The study of pro-inflammatory cytokines revealed alterations in the kinetics and magnitude of TNFα and IL-1 expression; both mediators can prompt changes in coagulation by increasing the number of endothelial adhesion molecules or increasing vascular permeability [11, 53]. Thus, the BVH-1 group calves display an increase in IL-1 synthesis by septal MΦs coinciding with the onset of platelet aggregation in the lungs (2 dpi). This, together with the subsequent action of TNFα, would favor the maintenance of the procoagulant setting. By contrast, BVDV/BHV-1 group calves, whilst exhibiting a higher number of IMΦs – the main producers of these cytokines – displayed inhibited IL-1 expression until 7 dpi, along with a minimal TNFα response. This impaired cytokine production, also observed at the systemic level [40], indicates that the synergic action of both chemical mediators can be ruled out as a potential mechanism for inducing platelet aggregation in the co-infected group.

Calves inoculated only with NCP BVDV (0 dpi for the BVDV/BHV-1 group) displayed greater expression of iNOS by septal MΦs than healthy calves [34, 35, 54]. However, following BHV-1 inoculation, BVDV/BHV-1 group calves exhibited an early decline in iNOS (1 dpi), an inflammatory mediator that limits the extent and duration of pathogen-induced platelet activation [55]. This finding, together with the moderate response of TNFα, may have favored the appearance of platelet aggregates in the early stages of the disease, and intense aggregation coinciding with the greatest decrease in iNOS levels (4 dpi).
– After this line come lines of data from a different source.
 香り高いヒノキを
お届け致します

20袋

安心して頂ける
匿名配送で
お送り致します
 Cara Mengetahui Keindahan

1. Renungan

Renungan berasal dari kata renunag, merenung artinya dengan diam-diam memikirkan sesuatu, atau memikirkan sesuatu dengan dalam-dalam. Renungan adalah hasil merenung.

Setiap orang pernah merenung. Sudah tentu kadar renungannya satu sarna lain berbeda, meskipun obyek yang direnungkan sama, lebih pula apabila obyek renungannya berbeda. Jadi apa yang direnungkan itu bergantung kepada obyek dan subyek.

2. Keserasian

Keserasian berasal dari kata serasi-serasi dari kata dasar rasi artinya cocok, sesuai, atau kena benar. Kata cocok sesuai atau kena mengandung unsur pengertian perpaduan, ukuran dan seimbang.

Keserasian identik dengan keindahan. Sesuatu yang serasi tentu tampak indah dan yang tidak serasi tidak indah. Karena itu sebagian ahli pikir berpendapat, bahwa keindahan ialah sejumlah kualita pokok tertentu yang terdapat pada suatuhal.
The intense platelet aggregation observed in the lung microvasculature of the BVDV/BHV-1 group at 4 dpi, together with the increase in number and size of PIM as a result of phagocytic and secretory activation would indirectly prompt a slowdown in blood flow and a subsequent response by the COX-2 enzyme aimed at reversing that process [13]. However, in view of the damage observed at later stages, this action was presumably unable to counter the procoagulant events associated with the drop in iNOS expression, these being additionally enhanced by the delayed action of IL-1 in co-infected animals. Slowed blood flow, together with cytokine release, may lead to increased vascular permeability and extravasation of leukocytes into the pulmonary parenchyma [11, 53, 56, 57].
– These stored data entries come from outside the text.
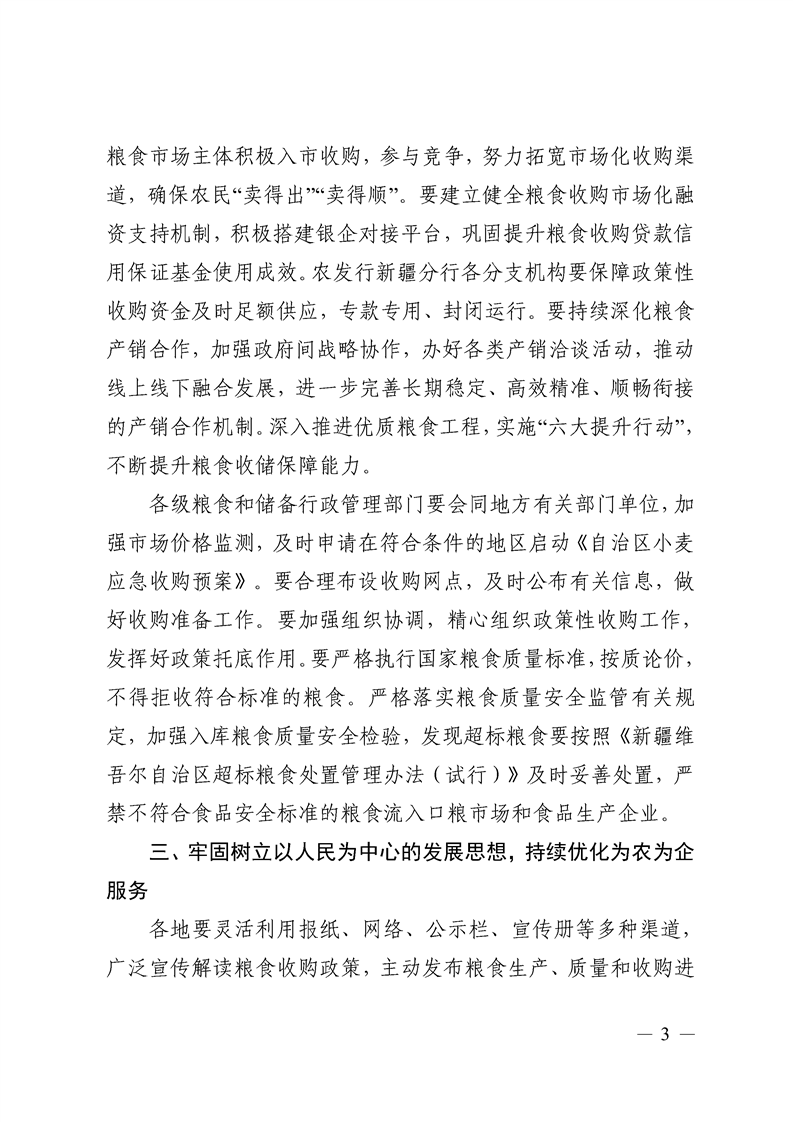 粮食市场主体积极入市收购，参与竞争，努力拓宽市场化收购渠道，确保农民“卖得出”“卖得顺”。要建立健全粮食收购市场化融资支持机制，积极搭建银企对接平台，巩固提升粮食收购贷款信用保证基金使用成效。农发行新疆分行各分支机构要保障政策性收购资金及时足额供应，专款专用、封闭运行。要持续深化粮食产销合作，加强政府间战略协作，办好各类产销洽谈活动，推动线上线下融合发展，进一步完善长期稳定、高效精准、顺畅衔接的产销合作机制。深入推进优质粮食工程，实施“六大提升行动”，不断提升粮食收储保障能力。

各级粮食和储备行政管理部门要会同地方有关部门单位，加强市场价格监测，及时申请在符合条件的地区启动《自治区小麦应急收购预案》。要合理布设收购网点，及时公布有关信息，做好收购准备工作。要加强组织协调，精心组织政策性收购工作，发挥好政策托底作用。要严格执行国家粮食质量标准，按质论价，不得拒收符合标准的粮食。严格落实粮食质量安全监管有关规定，加强入库粮食质量安全检验，发现超标粮食要按照《新疆维吾尔自治区超标粮食处置管理办法（试行）》及时妥善处置，严禁不符合食品安全标准的粮食流入口粮市场和食品生产企业。

三、牢固树立以人民为中心的发展思想，持续优化为农为企服务

各地要灵活利用报纸、网络、公示栏、宣传册等多种渠道，广泛宣传解读粮食收购政策，主动发布粮食生产、质量和收购进

— 3 —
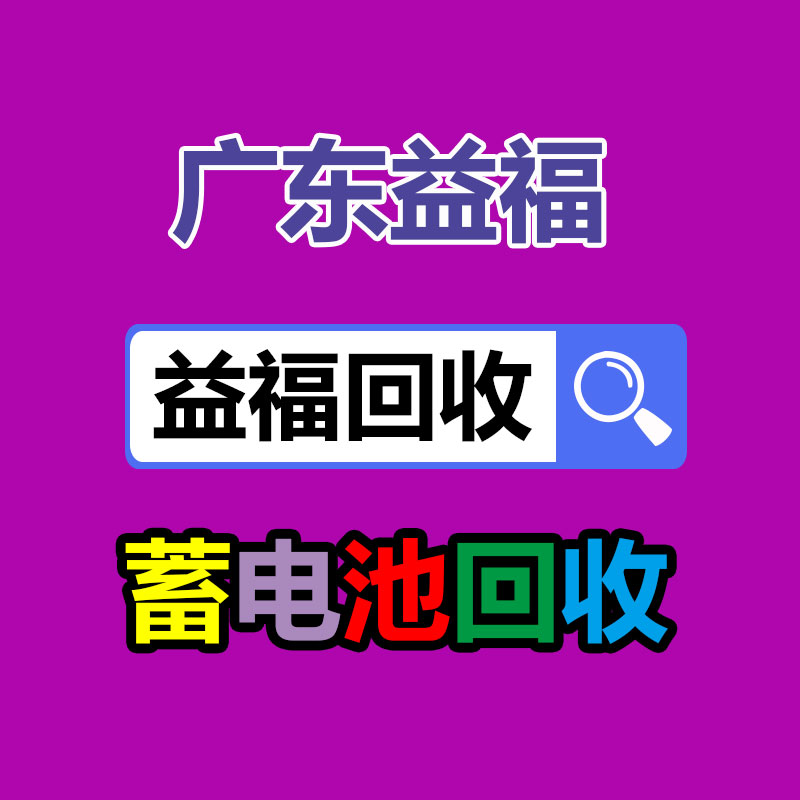 广东益福

益福回收

蓄电池回收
Therefore, the results of this study indicate that the concomitance of BVDV and BHV-1 in the lungs enhances a synergic action of their pathogenic mechanisms, disrupting the maintenance of pulmonary homeostasis by facilitating the establishment of an inflammatory and procoagulant environment, characteristic of the BRDC, which appears to be modulated by inflammatory mediators released by pulmonary MΦs. In this respect, further research is required into the possible involvement of this concomitance, through the use of live BVDV and BHV-1 vaccines, in the triggering of an impaired pulmonary immune response. On the contrary, animals pre-inoculated with BVDV - despite suffering a transient infection - exhibit an alteration in the response of pro-inflammatory cytokines which play a key role in activating the immune response.